Trus saya nanya 'Lah trus dok kalo kita ga ngarep kita ga bisa bahagia juga dong. Ga kecewa sih, tapi ya ga bahagia juga kan, soalnya kan kita bisa seneng kalo harapan yang kita punya jadi kenyataan.. Kalo ga tadinya ga ngarep ya jadinya biasa aja dong'

'Sekarang, menurut kalian senang dengan bahagia sama atau enggak'

Trus kepikiran bimbingan Prof Aris tentang defisini bahagia...

Hening lagi....

'Kalo kata Prof Aris, bahagi itu bisa menerima dan lebih menikmati dok'
'Nah itu, kata pertamanya, menerima.
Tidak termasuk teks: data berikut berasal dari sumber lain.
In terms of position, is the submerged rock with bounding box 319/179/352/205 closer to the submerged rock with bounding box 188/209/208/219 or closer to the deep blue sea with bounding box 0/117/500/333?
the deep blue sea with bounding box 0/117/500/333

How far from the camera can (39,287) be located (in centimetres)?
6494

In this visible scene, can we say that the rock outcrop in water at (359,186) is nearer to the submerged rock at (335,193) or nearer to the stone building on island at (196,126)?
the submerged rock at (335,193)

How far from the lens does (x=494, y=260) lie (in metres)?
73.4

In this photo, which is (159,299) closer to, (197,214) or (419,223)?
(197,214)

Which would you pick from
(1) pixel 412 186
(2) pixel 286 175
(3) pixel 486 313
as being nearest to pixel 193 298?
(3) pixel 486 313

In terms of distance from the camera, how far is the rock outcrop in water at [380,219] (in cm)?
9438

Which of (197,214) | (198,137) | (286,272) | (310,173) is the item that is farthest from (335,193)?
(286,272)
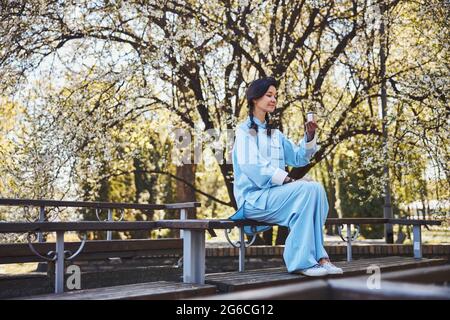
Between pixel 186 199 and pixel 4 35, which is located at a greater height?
pixel 4 35

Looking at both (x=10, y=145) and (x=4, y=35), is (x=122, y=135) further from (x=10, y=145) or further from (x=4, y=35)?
(x=4, y=35)

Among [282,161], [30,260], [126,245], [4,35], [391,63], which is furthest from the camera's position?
[391,63]

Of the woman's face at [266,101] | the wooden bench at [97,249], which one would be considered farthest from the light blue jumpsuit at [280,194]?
the wooden bench at [97,249]

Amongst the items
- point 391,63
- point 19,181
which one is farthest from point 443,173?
point 19,181

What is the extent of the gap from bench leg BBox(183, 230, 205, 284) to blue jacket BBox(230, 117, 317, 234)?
610 millimetres

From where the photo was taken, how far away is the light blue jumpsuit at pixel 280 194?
3.35 metres

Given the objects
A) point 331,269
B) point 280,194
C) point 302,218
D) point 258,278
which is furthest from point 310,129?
point 258,278

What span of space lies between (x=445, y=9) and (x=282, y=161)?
4973 mm

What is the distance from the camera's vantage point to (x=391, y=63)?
8.97 m

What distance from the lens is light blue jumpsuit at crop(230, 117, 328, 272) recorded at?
11.0 feet

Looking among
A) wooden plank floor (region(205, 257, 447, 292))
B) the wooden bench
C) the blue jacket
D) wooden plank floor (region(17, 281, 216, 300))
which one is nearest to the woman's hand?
the blue jacket

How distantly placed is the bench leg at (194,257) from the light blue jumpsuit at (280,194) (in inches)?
23.9
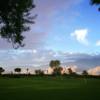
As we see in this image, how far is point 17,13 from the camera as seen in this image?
29.6 metres

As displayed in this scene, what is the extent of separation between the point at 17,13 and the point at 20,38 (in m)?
2.20

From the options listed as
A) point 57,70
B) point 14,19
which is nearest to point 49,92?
point 14,19

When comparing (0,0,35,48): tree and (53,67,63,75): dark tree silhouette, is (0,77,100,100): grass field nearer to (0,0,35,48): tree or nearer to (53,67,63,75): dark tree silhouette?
(0,0,35,48): tree

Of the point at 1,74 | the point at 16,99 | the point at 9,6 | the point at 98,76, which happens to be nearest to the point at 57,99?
the point at 16,99

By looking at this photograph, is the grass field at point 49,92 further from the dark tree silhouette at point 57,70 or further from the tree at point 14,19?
the dark tree silhouette at point 57,70

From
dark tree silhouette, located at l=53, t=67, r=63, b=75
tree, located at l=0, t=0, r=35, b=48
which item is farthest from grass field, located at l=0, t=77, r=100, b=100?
dark tree silhouette, located at l=53, t=67, r=63, b=75

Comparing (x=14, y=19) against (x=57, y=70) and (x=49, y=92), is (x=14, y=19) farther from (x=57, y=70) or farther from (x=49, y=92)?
(x=57, y=70)

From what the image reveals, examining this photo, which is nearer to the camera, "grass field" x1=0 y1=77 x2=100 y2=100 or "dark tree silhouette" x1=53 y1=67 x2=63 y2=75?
"grass field" x1=0 y1=77 x2=100 y2=100

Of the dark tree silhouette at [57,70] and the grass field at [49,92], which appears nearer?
the grass field at [49,92]

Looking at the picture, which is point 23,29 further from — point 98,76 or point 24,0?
point 98,76

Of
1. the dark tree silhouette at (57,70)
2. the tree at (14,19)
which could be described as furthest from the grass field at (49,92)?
the dark tree silhouette at (57,70)

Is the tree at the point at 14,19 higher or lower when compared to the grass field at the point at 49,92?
higher

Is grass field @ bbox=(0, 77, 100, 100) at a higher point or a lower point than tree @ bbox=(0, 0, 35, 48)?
lower

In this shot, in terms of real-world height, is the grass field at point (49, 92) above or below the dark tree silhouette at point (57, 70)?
below
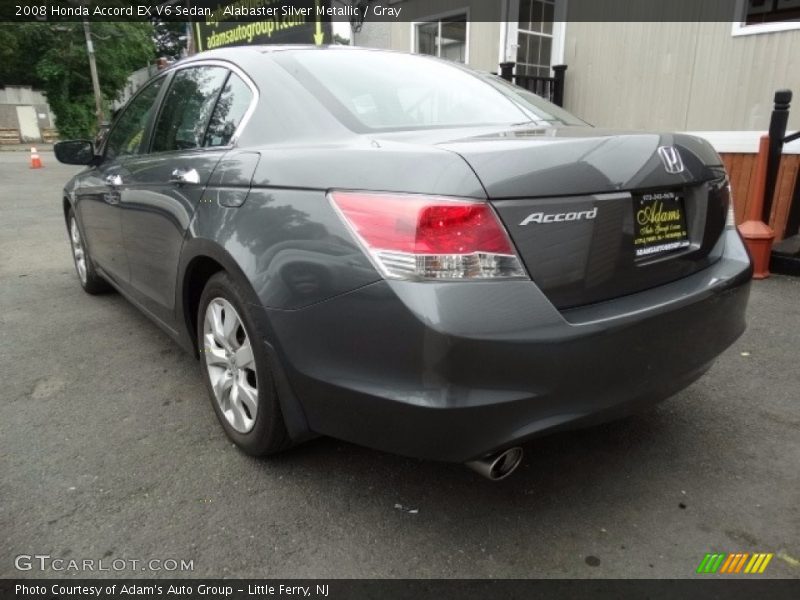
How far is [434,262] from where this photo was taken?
1.64m

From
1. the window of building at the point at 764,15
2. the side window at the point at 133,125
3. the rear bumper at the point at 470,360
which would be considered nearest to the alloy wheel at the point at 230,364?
the rear bumper at the point at 470,360

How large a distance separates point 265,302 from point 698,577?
5.16ft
Bahagia itu beda sama senang. Bahagia itu ketika kamu bisa nerima keadaan senang dan sedihmu. Bahagia itu sakit loh. Bahagia itu kamu harus berdamai sama  rasa sakitmu, berdamai sama masalahmu. Semua orang punya masalah, punya kondisi sedih. Gimana cara nya kamu bisa nerima terus bahagia dengan dirimu.'

Saya lalu merinding....

Setelah percakapan itu, hal pertama yang saya inget ketika ada masalah 'Terima dulu aja'. And it works.